India’s Kamat Hotels discusses growth efforts

MUMBAI Regional hotel operator Kamat Hotels India Ltd. is in growth mode, and CFO Kurian Chandy is optimistic that the company will continue to see improving performance metrics.

In an interview with CNBC-TV18, Chandy discusses the latest happenings in his company and sector.

Chandy expects to see average daily rate and occupancy rates continue to rise in India into early 2011. Both measures are up in the fourth quarter, by 15% and 10%, respectively. “This quarter and the next quarter is normally a very good quarter for the hotel industry,” he says. “Likewise, we have seen good jump on the average room rents, as well as on the occupancies as well, which will definitely show in the results for this coming quarter.

“Going by what is happening in the last six to nine months, we are very confident that the ARRs will definitely be going higher. Occupancies have helped us to take the ARRs higher. In the coming quarter, as well, we see that we will post better revenue numbers.”
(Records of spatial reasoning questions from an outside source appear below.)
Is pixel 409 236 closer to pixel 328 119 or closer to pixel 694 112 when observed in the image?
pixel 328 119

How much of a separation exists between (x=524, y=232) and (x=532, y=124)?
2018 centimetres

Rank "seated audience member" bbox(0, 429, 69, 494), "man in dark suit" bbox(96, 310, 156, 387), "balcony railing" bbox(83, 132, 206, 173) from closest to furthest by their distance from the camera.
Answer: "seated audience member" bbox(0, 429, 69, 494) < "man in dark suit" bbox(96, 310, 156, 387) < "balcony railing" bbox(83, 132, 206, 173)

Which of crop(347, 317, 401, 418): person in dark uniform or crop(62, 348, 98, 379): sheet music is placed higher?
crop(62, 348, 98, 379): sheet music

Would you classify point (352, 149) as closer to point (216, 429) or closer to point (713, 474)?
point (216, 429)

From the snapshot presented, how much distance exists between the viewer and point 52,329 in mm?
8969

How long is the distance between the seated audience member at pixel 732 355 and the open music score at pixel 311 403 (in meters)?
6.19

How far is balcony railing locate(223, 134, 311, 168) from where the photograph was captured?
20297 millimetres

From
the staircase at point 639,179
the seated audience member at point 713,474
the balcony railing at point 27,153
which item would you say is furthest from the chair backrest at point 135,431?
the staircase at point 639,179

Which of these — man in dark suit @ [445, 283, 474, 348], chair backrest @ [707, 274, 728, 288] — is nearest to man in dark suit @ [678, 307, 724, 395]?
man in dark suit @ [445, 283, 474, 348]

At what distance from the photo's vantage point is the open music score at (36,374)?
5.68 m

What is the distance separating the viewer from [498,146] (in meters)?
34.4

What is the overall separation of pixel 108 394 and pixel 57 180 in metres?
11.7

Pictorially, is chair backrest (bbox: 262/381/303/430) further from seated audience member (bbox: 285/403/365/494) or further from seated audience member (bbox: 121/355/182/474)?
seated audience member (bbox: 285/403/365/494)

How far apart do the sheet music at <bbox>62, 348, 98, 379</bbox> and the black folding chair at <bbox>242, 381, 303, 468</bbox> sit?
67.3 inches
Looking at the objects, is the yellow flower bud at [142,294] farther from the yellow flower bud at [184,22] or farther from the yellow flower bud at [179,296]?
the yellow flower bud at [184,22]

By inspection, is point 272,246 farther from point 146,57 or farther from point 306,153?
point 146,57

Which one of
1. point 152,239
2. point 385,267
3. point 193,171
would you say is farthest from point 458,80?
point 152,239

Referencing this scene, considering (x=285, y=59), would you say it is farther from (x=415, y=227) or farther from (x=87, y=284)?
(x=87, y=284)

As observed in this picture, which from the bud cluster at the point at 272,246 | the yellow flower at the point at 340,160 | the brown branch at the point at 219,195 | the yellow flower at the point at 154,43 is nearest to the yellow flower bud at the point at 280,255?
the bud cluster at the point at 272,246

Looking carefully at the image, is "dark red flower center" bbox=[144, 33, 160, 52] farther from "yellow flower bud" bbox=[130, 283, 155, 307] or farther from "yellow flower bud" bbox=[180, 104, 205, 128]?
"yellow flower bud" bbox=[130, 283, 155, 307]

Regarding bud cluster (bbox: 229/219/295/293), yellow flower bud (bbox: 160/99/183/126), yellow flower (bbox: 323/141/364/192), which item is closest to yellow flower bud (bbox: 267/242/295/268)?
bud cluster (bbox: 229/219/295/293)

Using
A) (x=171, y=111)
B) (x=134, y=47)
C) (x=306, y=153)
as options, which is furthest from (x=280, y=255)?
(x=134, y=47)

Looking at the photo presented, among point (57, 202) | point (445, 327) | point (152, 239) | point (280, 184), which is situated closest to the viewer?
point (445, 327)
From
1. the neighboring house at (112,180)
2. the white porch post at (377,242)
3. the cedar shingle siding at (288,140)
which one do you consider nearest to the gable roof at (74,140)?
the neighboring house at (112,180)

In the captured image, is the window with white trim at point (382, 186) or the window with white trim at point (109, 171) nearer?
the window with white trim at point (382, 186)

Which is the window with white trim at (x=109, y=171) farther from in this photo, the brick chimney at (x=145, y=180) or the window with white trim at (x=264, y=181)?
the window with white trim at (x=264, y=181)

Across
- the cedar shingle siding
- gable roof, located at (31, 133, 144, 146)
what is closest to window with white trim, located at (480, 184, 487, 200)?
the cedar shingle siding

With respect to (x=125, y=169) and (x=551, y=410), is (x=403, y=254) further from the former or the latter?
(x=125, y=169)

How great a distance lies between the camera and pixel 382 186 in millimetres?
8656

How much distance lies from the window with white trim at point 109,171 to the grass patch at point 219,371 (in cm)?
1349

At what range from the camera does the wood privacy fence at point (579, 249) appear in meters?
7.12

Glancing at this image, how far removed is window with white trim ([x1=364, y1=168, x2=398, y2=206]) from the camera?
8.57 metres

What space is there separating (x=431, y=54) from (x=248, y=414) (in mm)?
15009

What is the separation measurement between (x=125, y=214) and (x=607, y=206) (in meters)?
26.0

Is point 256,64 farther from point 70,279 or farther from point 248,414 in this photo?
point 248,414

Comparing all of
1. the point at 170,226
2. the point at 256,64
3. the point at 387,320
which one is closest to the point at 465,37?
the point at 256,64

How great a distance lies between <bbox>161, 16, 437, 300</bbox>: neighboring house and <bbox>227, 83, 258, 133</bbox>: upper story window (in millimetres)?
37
Kamat’s debt-to-equity ratio is about 5:2, and the company is taking some steps to reduce that, Chandy says. The objective going forward is to reduce the debt to 1.5:1. “We had negotiated with the foreign currency convertible bond-holders and got them to mandatedly convert the FCCB bonds. Before the conversion, the debt on Kamat Hotels India Ltd. as a standalone was close to 1.9:1. After the FCCB is converted completely, it will come to 1.05:1.

Kamat, which has about 1,500 guestrooms in operation, plans to open a 400-key property in Pune by late next year, Chandy says.